_Task prompt:_ What is needed is a verbatim copy of the data, minus the pictures.

──────── Data provided

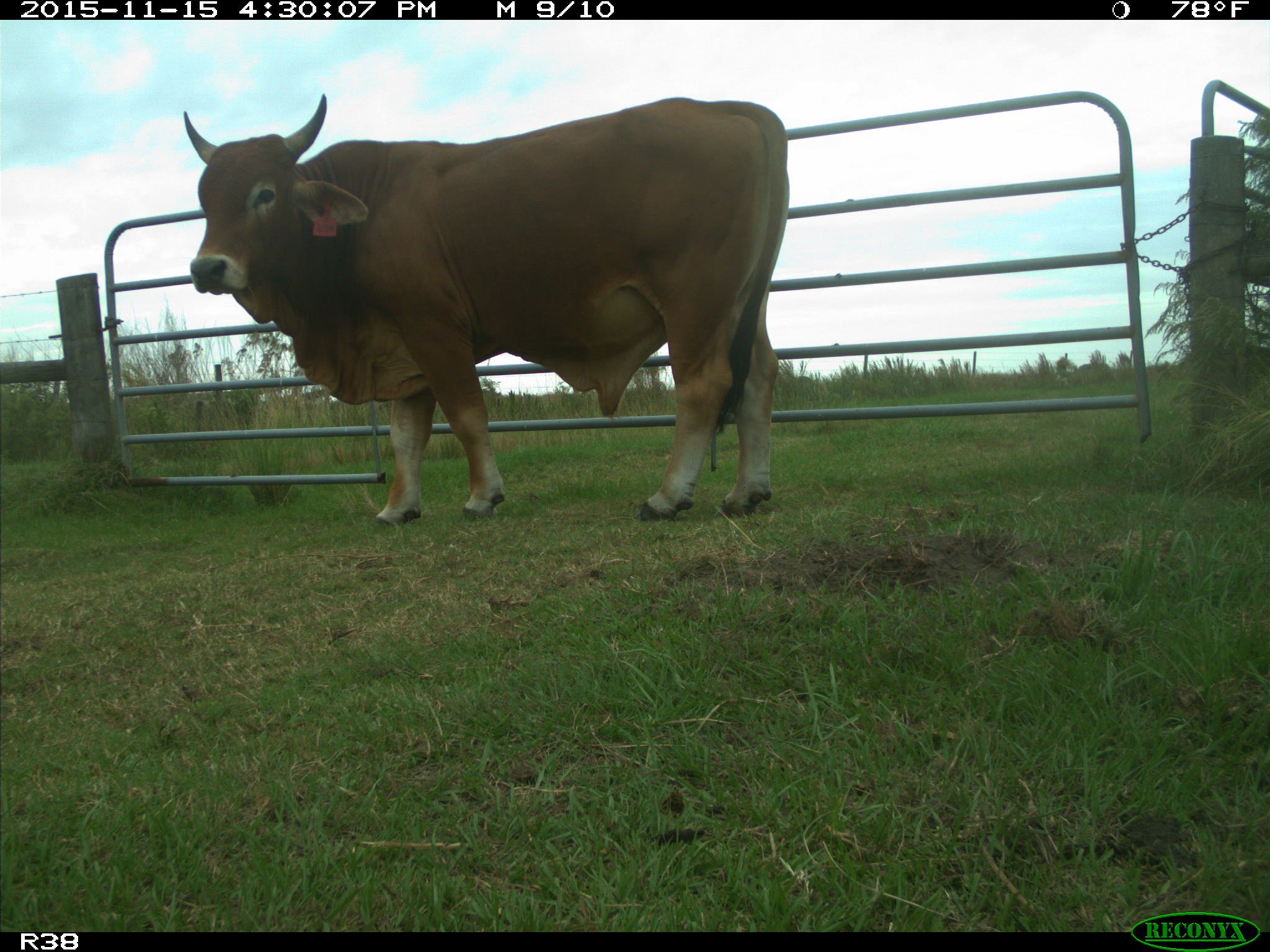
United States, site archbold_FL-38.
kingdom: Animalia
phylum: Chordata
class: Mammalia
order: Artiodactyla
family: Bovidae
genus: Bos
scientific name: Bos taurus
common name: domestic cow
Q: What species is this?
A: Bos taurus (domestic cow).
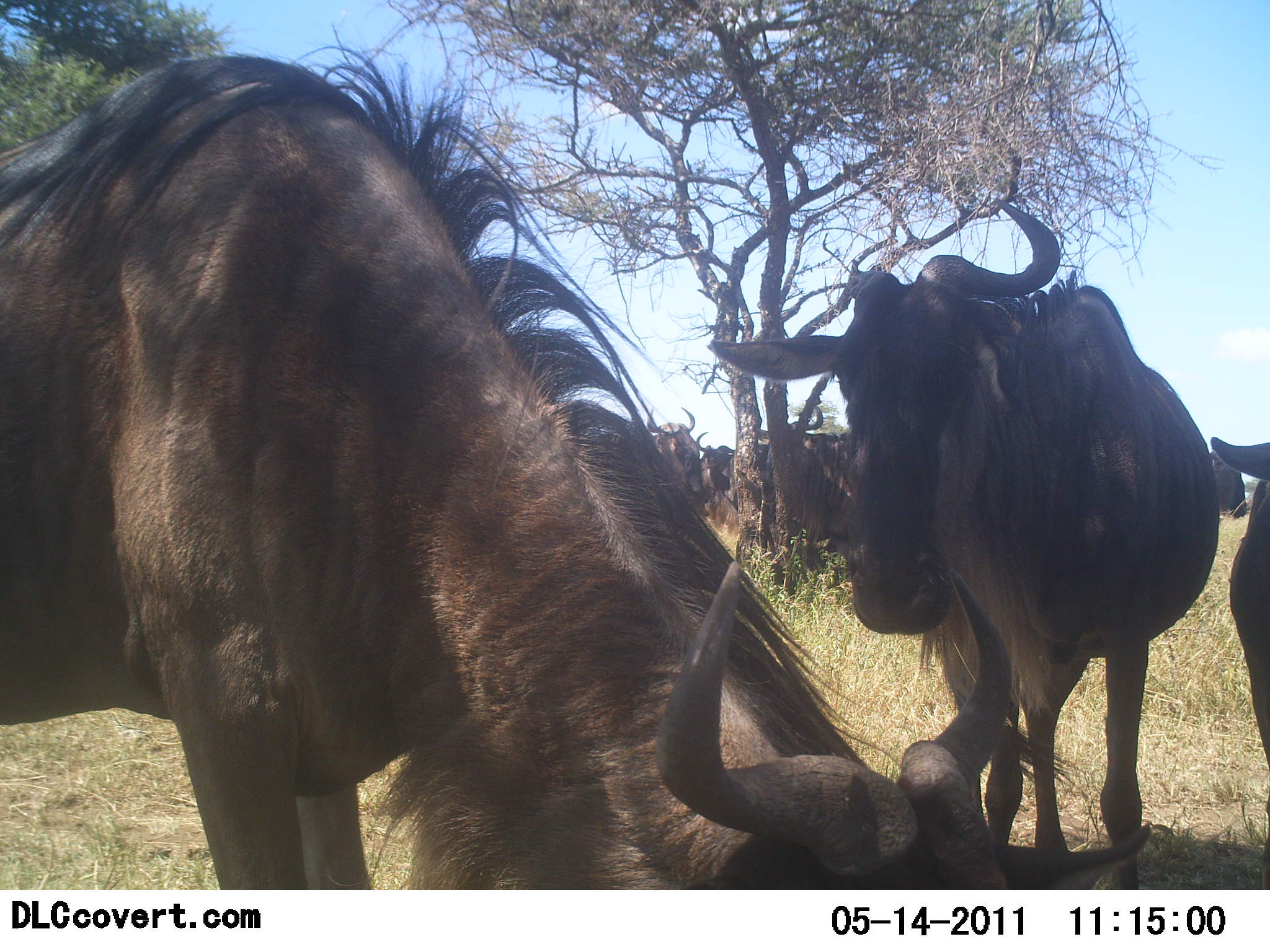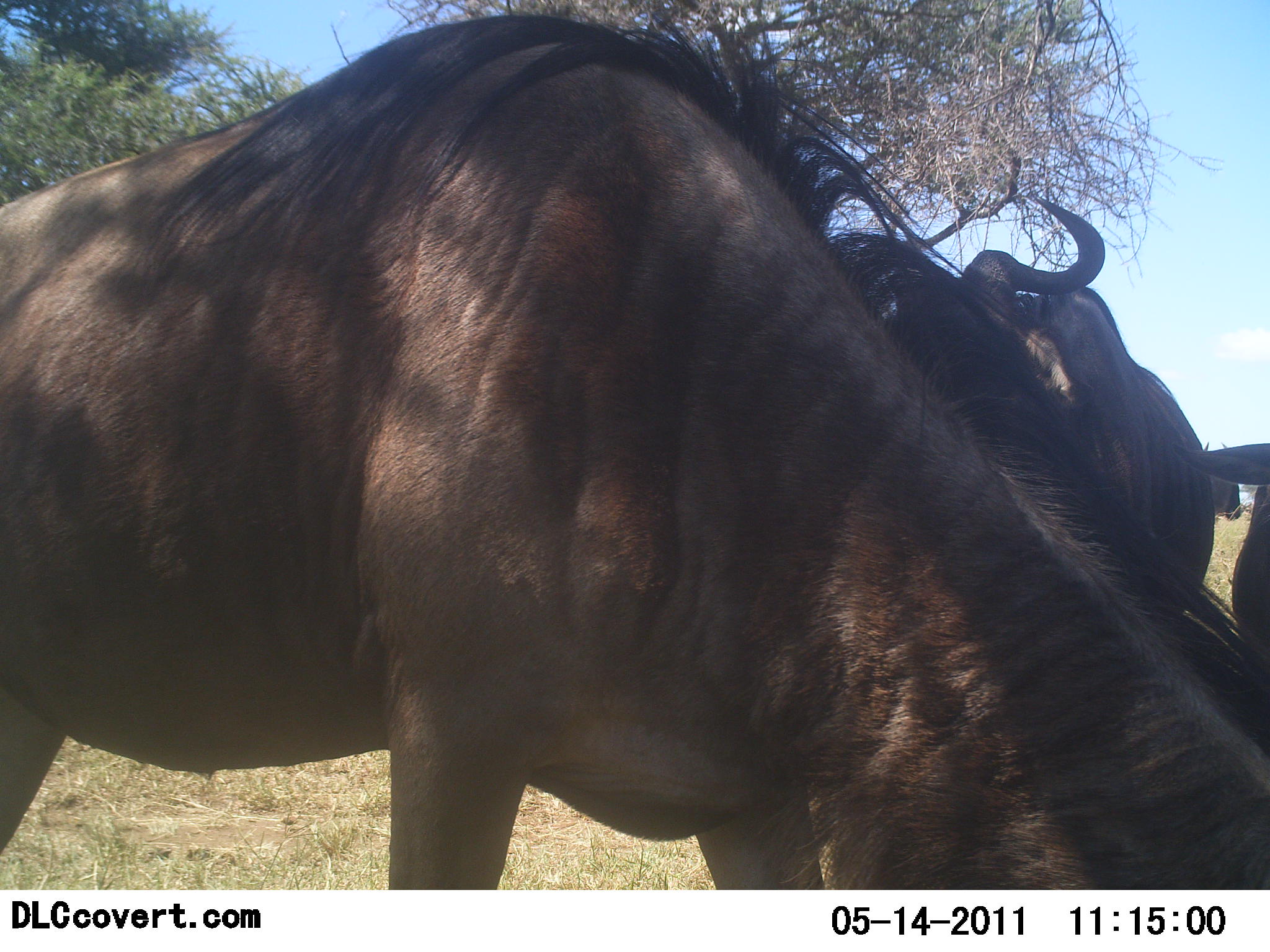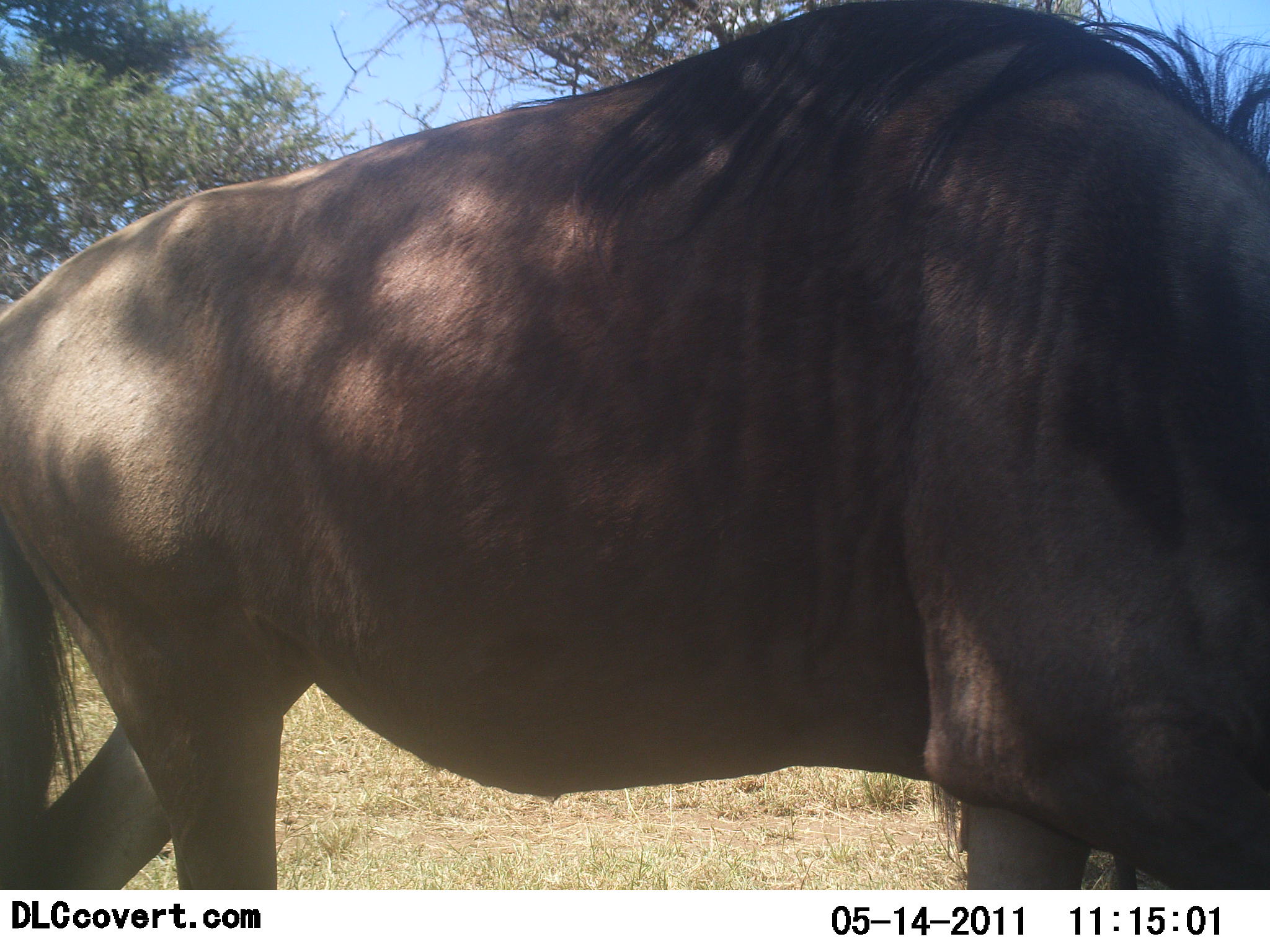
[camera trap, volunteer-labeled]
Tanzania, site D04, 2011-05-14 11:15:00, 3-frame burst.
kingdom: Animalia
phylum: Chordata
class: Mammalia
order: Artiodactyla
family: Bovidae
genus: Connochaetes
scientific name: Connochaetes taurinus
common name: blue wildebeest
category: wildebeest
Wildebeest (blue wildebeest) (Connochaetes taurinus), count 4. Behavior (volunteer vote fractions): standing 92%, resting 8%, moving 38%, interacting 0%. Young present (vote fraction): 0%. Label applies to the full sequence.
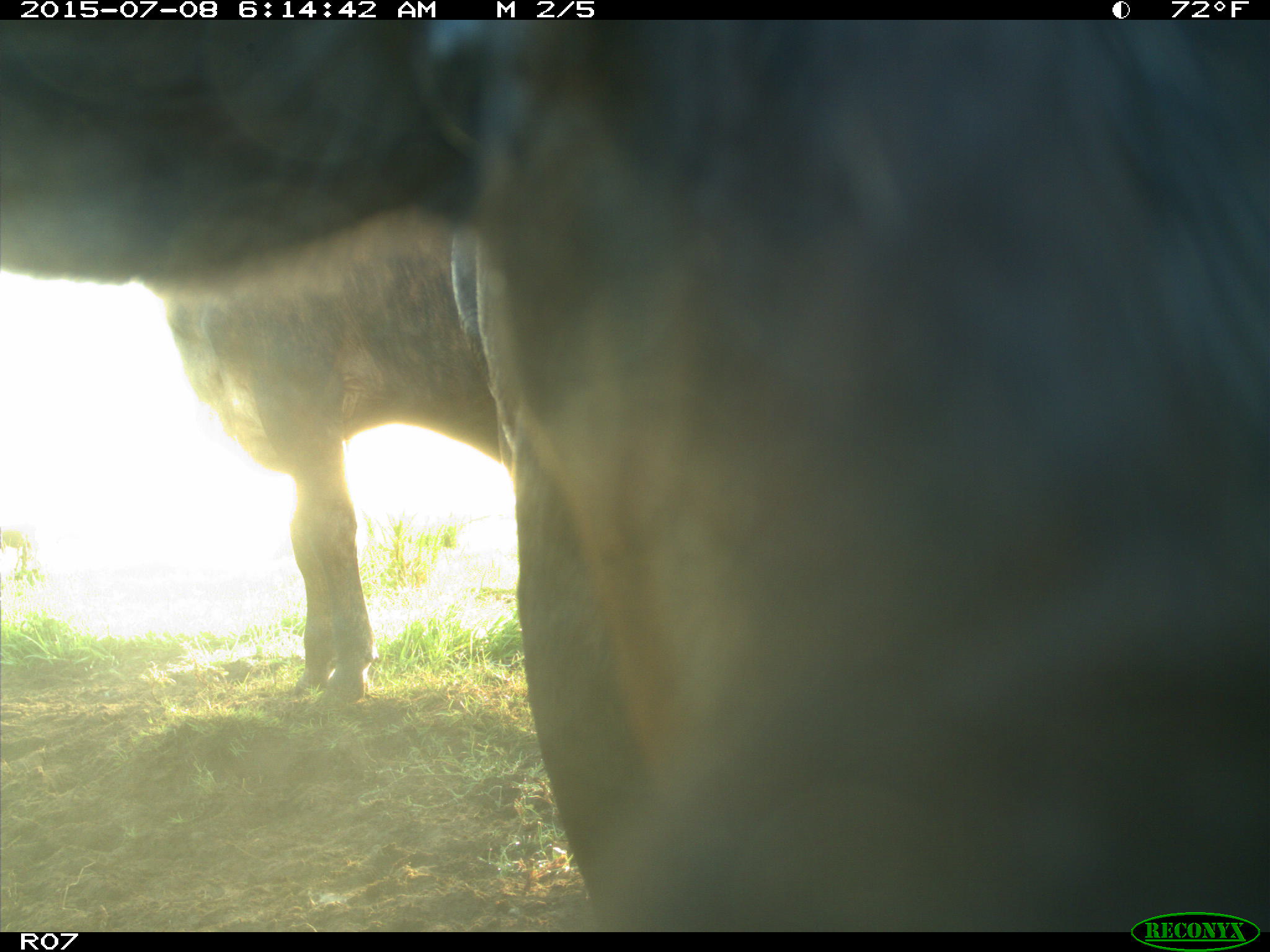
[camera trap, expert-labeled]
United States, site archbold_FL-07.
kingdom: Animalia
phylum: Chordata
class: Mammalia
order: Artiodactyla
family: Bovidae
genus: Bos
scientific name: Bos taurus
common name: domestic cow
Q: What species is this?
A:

────────────────

_Task result:_
United States, site archbold_FL-38.
kingdom: Animalia
phylum: Chordata
class: Mammalia
order: Artiodactyla
family: Bovidae
genus: Bos
scientific name: Bos taurus
common name: domestic cow
Q: What species is this?
A: Bos taurus (domestic cow).
[camera trap, volunteer-labeled]
Tanzania, site D04, 2011-05-14 11:15:00, 3-frame burst.
kingdom: Animalia
phylum: Chordata
class: Mammalia
order: Artiodactyla
family: Bovidae
genus: Connochaetes
scientific name: Connochaetes taurinus
common name: blue wildebeest
category: wildebeest
Wildebeest (blue wildebeest) (Connochaetes taurinus), count 4. Behavior (volunteer vote fractions): standing 92%, resting 8%, moving 38%, interacting 0%. Young present (vote fraction): 0%. Label applies to the full sequence.
[camera trap, expert-labeled]
United States, site archbold_FL-07.
kingdom: Animalia
phylum: Chordata
class: Mammalia
order: Artiodactyla
family: Bovidae
genus: Bos
scientific name: Bos taurus
common name: domestic cow
Q: What species is this?
A:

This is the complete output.